COVID caseloads have plummeted in many areas with high vaccination rates. But as the number of people being infected daily worldwide still exceeds 400,000 and the highly contagious Delta variant of the virus spreads rapidly, treatment options are limited. Two of the current best available treatments, monoclonal antibodies and the drug remdesivir, are given by infusion. Patients only benefit during the first week or so of infection, when the virus is still present and replicating in the body. These medications are expensive and often unavailable outside of large teaching hospitals. In many instances, patients are treated too late, after the disease has already shifted to a more dangerous hyperinflammatory state.
Doctors want to give pills that infected people can take conveniently at home when symptoms first appear. Toward that end, the Biden administration announced in June that it would spend more than $3 billion on a program aimed at developing next-generation antiviral therapies—not just for COVID but also for other viruses that pose a future threat.
In an interview with Scientific American, Anthony Fauci, director of the National Institute of Allergy and Infectious Diseases, said he was cautiously optimistic that the new Antiviral Program for Pandemics (APP) would save lives and prevent surging hospitalizations. “It’s an ambitious program,” he said. “But if we can block the virus early on, then we can avoid the progression to advanced stages of the disease, which are so devastating to so many.”
Why is there still such a paucity of antivirals for COVID? Experts point to several factors.
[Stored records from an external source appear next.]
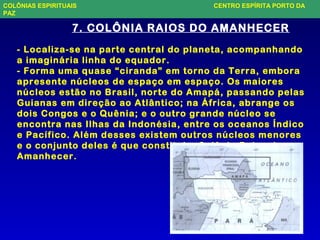 7. COLÔNIA RAIOS DO AMANHECER
- Localiza-se na parte central do planeta, acompanhando
a imaginária linha do equador.
- Forma uma quase “ciranda” em torno da Terra, embora
apresente núcleos de espaço em espaço. Os maiores
núcleos estão no Brasil, norte do Amapá, passando pelas
Guianas em direção ao Atlântico; na África, abrange os
dois Congos e o Quênia; e o outro grande núcleo se
encontra nas Ilhas da Indonésia, entre os oceanos Índico
e Pacífico. Além desses existem outros núcleos menores
e o conjunto deles é que constitui a Colônia Raios do
Amanhecer.
COLÔNIAS ESPIRITUAIS CENTRO ESPÍRITA PORTO DA
PAZ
Antiviral research has been long neglected in general, and coronaviruses never garnered the sustained attention and funding that could have made more COVID treatments available sooner. “No one cared about coronaviruses,” says Timothy Sheahan, a virologist at the University of North Carolina at Chapel Hill. “Most of the coronaviruses that make people sick cause the common cold. And those that cause more severe disease were no longer considered a problem. The first SARS [severe acute respiratory syndrome] outbreak was over, and Middle East respiratory syndrome [MERS] wasn’t deemed a global threat.”